■ What the exercise asks
Extend the forum thread on lexemes, orthographical variants and syntactic equivalence classes, picking up right after its last sentence.

■ Text segment

───

|
What are the subtleties/differences in the pedantic definitions of lexemes, orthographical variants and syntactic equivalence classes? I am dealing with social media text. |
|
A lexeme is a set of forms a word can take depending on its context, within a single part of speech. So 'think', 'thinking', 'thought' are parts of a lexeme, but 'thinker' (being a noun) is not. 'Thinker' would go with 'thinkers', in a language that differentiates between male and female thinkers, the different gender forms would be part of that noun lexeme set as well. Orthographical variants are alternative spellings. Where the members of a lexeme differ based on syntactic rules (number agreement, tense agreement), there is nothing inherently different between two orthographical variants. In social media text, 'what' and 'wut' could be considered orthographical variants. They are not lexemes as they aren't different forms, just different spellings. Someone with deeper linguistic training may have more to say about syntactic equivalence classes, it's a new term to me. However, parsing it out it seems like it should refer to words with the same part of speech (they're syntactically equivalent). If you wanted to break it up into forms of parts of speech, such that you could literally replace any member of a class directly, then you've got a structure orthogonal to the lexeme: it would contain zero or one members from each lexeme, plus all its orthographical variants. If you take the weaker interpretation of syntactic classes to mean POS, then it'd be a set of all the lexemes for the same POS, e.g., all verb lexemes. It might help to envision a matrix per part of speech. Each column represents a form of that part of speech, e.g. first person singular. Each row represents a lemma, e.g. "dance". Then you fill in the corresponding forms. Each row is a lexeme. Any words that share a cell are orthographical variants. And either each column, or each matrix, is a syntactic equivalence class. Paul, With syntactic equivalence classes I meant variants of the same word I meant the class should incorporate transliterated variants (example: Spanish/Hindi written in English), lexemes and orthographical variants.

───

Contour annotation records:
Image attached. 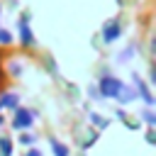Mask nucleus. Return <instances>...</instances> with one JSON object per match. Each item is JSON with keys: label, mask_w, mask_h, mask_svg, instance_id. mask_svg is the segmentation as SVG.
Returning <instances> with one entry per match:
<instances>
[{"label": "nucleus", "mask_w": 156, "mask_h": 156, "mask_svg": "<svg viewBox=\"0 0 156 156\" xmlns=\"http://www.w3.org/2000/svg\"><path fill=\"white\" fill-rule=\"evenodd\" d=\"M98 88H100V95H102V98L117 100V98L122 95V90H124V83H122L119 78H115V76H102L100 83H98Z\"/></svg>", "instance_id": "f257e3e1"}, {"label": "nucleus", "mask_w": 156, "mask_h": 156, "mask_svg": "<svg viewBox=\"0 0 156 156\" xmlns=\"http://www.w3.org/2000/svg\"><path fill=\"white\" fill-rule=\"evenodd\" d=\"M32 124H34V115H32L29 110H24V107H15L12 127H15L17 132H24V129H29Z\"/></svg>", "instance_id": "f03ea898"}, {"label": "nucleus", "mask_w": 156, "mask_h": 156, "mask_svg": "<svg viewBox=\"0 0 156 156\" xmlns=\"http://www.w3.org/2000/svg\"><path fill=\"white\" fill-rule=\"evenodd\" d=\"M17 32H20V44L22 46H34V32L29 27V15H22L17 22Z\"/></svg>", "instance_id": "7ed1b4c3"}, {"label": "nucleus", "mask_w": 156, "mask_h": 156, "mask_svg": "<svg viewBox=\"0 0 156 156\" xmlns=\"http://www.w3.org/2000/svg\"><path fill=\"white\" fill-rule=\"evenodd\" d=\"M119 34H122V24H119L117 20L105 22V27H102V41H105V44H115V41L119 39Z\"/></svg>", "instance_id": "20e7f679"}, {"label": "nucleus", "mask_w": 156, "mask_h": 156, "mask_svg": "<svg viewBox=\"0 0 156 156\" xmlns=\"http://www.w3.org/2000/svg\"><path fill=\"white\" fill-rule=\"evenodd\" d=\"M134 90H136V93L141 95V100L146 102V107H154V95H151V90H149V88L144 85V80H141V78H139L136 73H134Z\"/></svg>", "instance_id": "39448f33"}, {"label": "nucleus", "mask_w": 156, "mask_h": 156, "mask_svg": "<svg viewBox=\"0 0 156 156\" xmlns=\"http://www.w3.org/2000/svg\"><path fill=\"white\" fill-rule=\"evenodd\" d=\"M20 107V95L17 93H2L0 95V110H15Z\"/></svg>", "instance_id": "423d86ee"}, {"label": "nucleus", "mask_w": 156, "mask_h": 156, "mask_svg": "<svg viewBox=\"0 0 156 156\" xmlns=\"http://www.w3.org/2000/svg\"><path fill=\"white\" fill-rule=\"evenodd\" d=\"M49 146H51L54 156H68V146H66V144H61L58 139H49Z\"/></svg>", "instance_id": "0eeeda50"}, {"label": "nucleus", "mask_w": 156, "mask_h": 156, "mask_svg": "<svg viewBox=\"0 0 156 156\" xmlns=\"http://www.w3.org/2000/svg\"><path fill=\"white\" fill-rule=\"evenodd\" d=\"M0 156H12V141L7 136H0Z\"/></svg>", "instance_id": "6e6552de"}, {"label": "nucleus", "mask_w": 156, "mask_h": 156, "mask_svg": "<svg viewBox=\"0 0 156 156\" xmlns=\"http://www.w3.org/2000/svg\"><path fill=\"white\" fill-rule=\"evenodd\" d=\"M141 117H144V122H146L149 127H154V124H156V115L151 112V107H146V110L141 112Z\"/></svg>", "instance_id": "1a4fd4ad"}, {"label": "nucleus", "mask_w": 156, "mask_h": 156, "mask_svg": "<svg viewBox=\"0 0 156 156\" xmlns=\"http://www.w3.org/2000/svg\"><path fill=\"white\" fill-rule=\"evenodd\" d=\"M134 51H136V46H127V49H124V51H122V54L117 56V61H119V63H127V58H129V56H132Z\"/></svg>", "instance_id": "9d476101"}, {"label": "nucleus", "mask_w": 156, "mask_h": 156, "mask_svg": "<svg viewBox=\"0 0 156 156\" xmlns=\"http://www.w3.org/2000/svg\"><path fill=\"white\" fill-rule=\"evenodd\" d=\"M0 44L2 46H7V44H12V34L5 29V27H0Z\"/></svg>", "instance_id": "9b49d317"}, {"label": "nucleus", "mask_w": 156, "mask_h": 156, "mask_svg": "<svg viewBox=\"0 0 156 156\" xmlns=\"http://www.w3.org/2000/svg\"><path fill=\"white\" fill-rule=\"evenodd\" d=\"M90 122H93L95 127H107V119H105V117H100V115H95V112L90 115Z\"/></svg>", "instance_id": "f8f14e48"}, {"label": "nucleus", "mask_w": 156, "mask_h": 156, "mask_svg": "<svg viewBox=\"0 0 156 156\" xmlns=\"http://www.w3.org/2000/svg\"><path fill=\"white\" fill-rule=\"evenodd\" d=\"M20 141L29 146V144H34V136H32V134H22V136H20Z\"/></svg>", "instance_id": "ddd939ff"}, {"label": "nucleus", "mask_w": 156, "mask_h": 156, "mask_svg": "<svg viewBox=\"0 0 156 156\" xmlns=\"http://www.w3.org/2000/svg\"><path fill=\"white\" fill-rule=\"evenodd\" d=\"M27 156H44V154H41L39 149H29V151H27Z\"/></svg>", "instance_id": "4468645a"}, {"label": "nucleus", "mask_w": 156, "mask_h": 156, "mask_svg": "<svg viewBox=\"0 0 156 156\" xmlns=\"http://www.w3.org/2000/svg\"><path fill=\"white\" fill-rule=\"evenodd\" d=\"M2 122H5V119H2V115H0V127H2Z\"/></svg>", "instance_id": "2eb2a0df"}, {"label": "nucleus", "mask_w": 156, "mask_h": 156, "mask_svg": "<svg viewBox=\"0 0 156 156\" xmlns=\"http://www.w3.org/2000/svg\"><path fill=\"white\" fill-rule=\"evenodd\" d=\"M0 15H2V5H0Z\"/></svg>", "instance_id": "dca6fc26"}]
</instances>
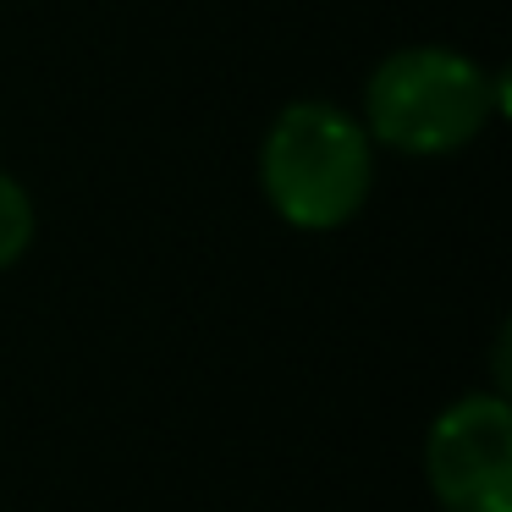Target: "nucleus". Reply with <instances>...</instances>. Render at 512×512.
Here are the masks:
<instances>
[{
	"label": "nucleus",
	"mask_w": 512,
	"mask_h": 512,
	"mask_svg": "<svg viewBox=\"0 0 512 512\" xmlns=\"http://www.w3.org/2000/svg\"><path fill=\"white\" fill-rule=\"evenodd\" d=\"M507 111V78L446 45H402L364 83V133L408 160L457 155Z\"/></svg>",
	"instance_id": "f257e3e1"
},
{
	"label": "nucleus",
	"mask_w": 512,
	"mask_h": 512,
	"mask_svg": "<svg viewBox=\"0 0 512 512\" xmlns=\"http://www.w3.org/2000/svg\"><path fill=\"white\" fill-rule=\"evenodd\" d=\"M259 188L292 232H342L375 188V144L364 122L331 100H292L259 144Z\"/></svg>",
	"instance_id": "f03ea898"
},
{
	"label": "nucleus",
	"mask_w": 512,
	"mask_h": 512,
	"mask_svg": "<svg viewBox=\"0 0 512 512\" xmlns=\"http://www.w3.org/2000/svg\"><path fill=\"white\" fill-rule=\"evenodd\" d=\"M424 479L441 512H512V408L507 391H468L424 435Z\"/></svg>",
	"instance_id": "7ed1b4c3"
},
{
	"label": "nucleus",
	"mask_w": 512,
	"mask_h": 512,
	"mask_svg": "<svg viewBox=\"0 0 512 512\" xmlns=\"http://www.w3.org/2000/svg\"><path fill=\"white\" fill-rule=\"evenodd\" d=\"M34 232H39V215H34L28 188L12 171H0V270H12L34 248Z\"/></svg>",
	"instance_id": "20e7f679"
}]
</instances>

───

■ Final result
(Feb 10 '11 at 03:59)
Dexter
Paul, I am confused by the definition mentioned here : http://en.wiktionary.org/wiki/lexeme Could you give me an example where different part-of-speech of the same word but different lexemes? Also, does it mean that one can't decide a lexeme by just looking at the word and not at the part-of-speech?
(Feb 10 '11 at 05:11)
Dexter
1
No lexemes contain words of different POS. It's just the set of inflections/forms/genders/whatever. So "jump" "jumps" "jumped", but not "jumpy" or "jumper". In some cases, identical words are in different lexemes ("run" the verb vs. "run" the noun). You do need to know the POS to fill a lexeme. Note that in this case "verb" is the POS: past-tense verb is a form, not a separate part of speech. This applies if you're using, say, the Penn Treebank tags, which are more fine-grained then part of speech. Of course, more important than the technical definitions is what you want to do with the lexemes. If you have some NLP task where you don't care about POS, then lumping words together irrespective of POS would be fine. But from a technical standpoint, that's not a lexeme.
(Feb 10 '11 at 08:18)
Paul Barba
Thanks Paul, that clears a lot of stuff for me.
(Feb 11 '11 at 14:28)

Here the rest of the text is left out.